My most successful approach so far when I have to create complex beasts with Playmaker is more an MVC approach actually, because of the way Playmaker can communicate so easily between each Fsms, without any boiler plates and event registrations, etc etc. So Maybe leaning towards a loose MVC ( Again because Unity and Playmaker are not fully MVC compliant context) will get you farther down the road than an OOP approach.

So, I differ from your conclusion that Playmaker is just for novice, Playmaker brings far more on the table then a quick learning entry level scripting solution, it offers a true production ready, performent, and battle tested Finite State Machine. I always say that Playmaker should not even advertise that it is visual, because it undermine what Playmaker is really about, it's a different approach.

- No more difference between synchrone and asynchrone operations! This is huge.
- No more boiler plates for event listening, this is also huge, but dangerous, I give you that
- No more compilation when making changes. Everytime I have to work with components or need to create a new custom actions, It hits me that I really got used to not having to wait for Unity to recompile to press play! this is massive in terms of production gain.
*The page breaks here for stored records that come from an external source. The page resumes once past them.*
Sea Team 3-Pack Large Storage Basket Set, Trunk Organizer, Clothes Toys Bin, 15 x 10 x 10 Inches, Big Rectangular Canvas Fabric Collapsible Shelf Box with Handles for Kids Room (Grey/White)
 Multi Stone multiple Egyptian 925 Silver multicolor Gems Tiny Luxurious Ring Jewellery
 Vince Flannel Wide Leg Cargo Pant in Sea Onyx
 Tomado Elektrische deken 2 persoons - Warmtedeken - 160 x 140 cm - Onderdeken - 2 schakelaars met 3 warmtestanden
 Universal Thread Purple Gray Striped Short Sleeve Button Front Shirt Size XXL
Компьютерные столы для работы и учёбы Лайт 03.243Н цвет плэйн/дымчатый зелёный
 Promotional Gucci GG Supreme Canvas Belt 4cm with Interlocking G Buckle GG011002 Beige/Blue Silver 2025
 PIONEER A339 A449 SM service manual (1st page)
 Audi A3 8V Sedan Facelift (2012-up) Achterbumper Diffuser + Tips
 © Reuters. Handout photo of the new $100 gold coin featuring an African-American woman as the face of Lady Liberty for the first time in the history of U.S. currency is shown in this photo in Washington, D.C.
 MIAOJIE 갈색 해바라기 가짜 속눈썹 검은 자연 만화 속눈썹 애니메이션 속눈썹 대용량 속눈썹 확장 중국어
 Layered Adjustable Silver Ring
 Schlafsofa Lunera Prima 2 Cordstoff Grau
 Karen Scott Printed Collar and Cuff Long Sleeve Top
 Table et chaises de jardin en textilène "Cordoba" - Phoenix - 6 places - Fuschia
I demonstrated that at Unite in texas few years ago, someone challenged me to write a quick logic, thinking playmaker would fail, what happen is, that by the time he was starting coding in visual studio, I was already playing. That was a a shock for that developer. This becomes more and more noticeable as your project grows as well.
- Total transparency at runtime, I can see where are all my fsm and what they are doing, Debugging is part of the development from scratch. The gains in production speed are also very noticeable, I curse everytime I have to debug a complex set of classes, which clearly is not as convenient to do than with PlayMaker.


I stop here :) but I'd be interested in learning more about what where your flaws, we can certainly learn from your experience and see if we can improve the workflow or maybe do some samples where we show how Playmaker can be integrated in a mixed team of core developers and artists.